* REQUIRED WORK
(1) Answer these from the E5 phone review:
(a) How much RAM backs the processor?
(b) What resolution of video does the rear camera shoot?
(c) What are the home screens in the Ubuntu operating system called?
(2) Reproduce the passage of the E5 phone review that begins with the words "The Ubuntu operating" and ends with "in one place.".

The E5's screen is a 5-inch, 720p high-definition display. Underneath is a 1.3GHz MediaTek Quad Core Cortex A7 processor backed by a mediocre 1GB of RAM, with 16GB of storage for the phone's firmware and your photos, movies and music -- and a microSD slot to expand that.

The camera is a 13-megapixel job with dual flash. It shoots full-HD 1080p video. On the front is a 5-megapixel camera for video calling or lower-resolution selfies.

The E5 boasts not one but two SIM card slots. That means you can put in two SIMs and have two different numbers; one for work and one for personal calls, say, or one for calling domestically and one for international calls on a better tariff. If you regularly call or travel abroad that can save you money without having to constantly fumble around with different SIM cards.

Dual-SIM phones like this are rare in the UK, for example, but are more common in developing mobile markets.

Ubuntu software

The Ubuntu operating system is the same as found on the E4.5. The operating system takes a slightly different approach than the app-based system you might be familiar with from the iPhone or Android phones. Instead you have home screens called "scopes" that mix together, for example, online sources of video such as YouTube with the videos saved on your phone. The idea is you don't need to open separate apps; if you want to watch a video, they're all in one place.

Other scopes include News or Nearby home pages that tell you what's going on in the world or suggest local bars and restaurants.

Individual websites and services can also build their own scopes, which are similar to the dedicated apps we're all familiar with. Essentially HTML5 Web apps, scopes are intended to be simpler to make than a full-blown app, so developers working on Ubuntu phones aren't obligated to spend time and money building another proprietary version of their app as they would with iOS, Android or Windows Phone.

* SUPPLIED DATA
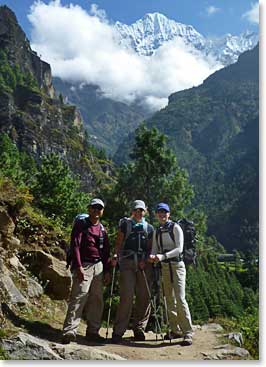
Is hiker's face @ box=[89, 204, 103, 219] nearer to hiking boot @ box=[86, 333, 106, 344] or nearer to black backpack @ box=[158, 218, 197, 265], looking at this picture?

* EXPECTED ANSWERS
(1)
(a) 1GB
(b) Full-HD 1080p
(c) Scopes

(2)
The Ubuntu operating system is the same as found on the E4.5. The operating system takes a slightly different approach than the app-based system you might be familiar with from the iPhone or Android phones. Instead you have home screens called "scopes" that mix together, for example, online sources of video such as YouTube with the videos saved on your phone. The idea is you don't need to open separate apps; if you want to watch a video, they're all in one place.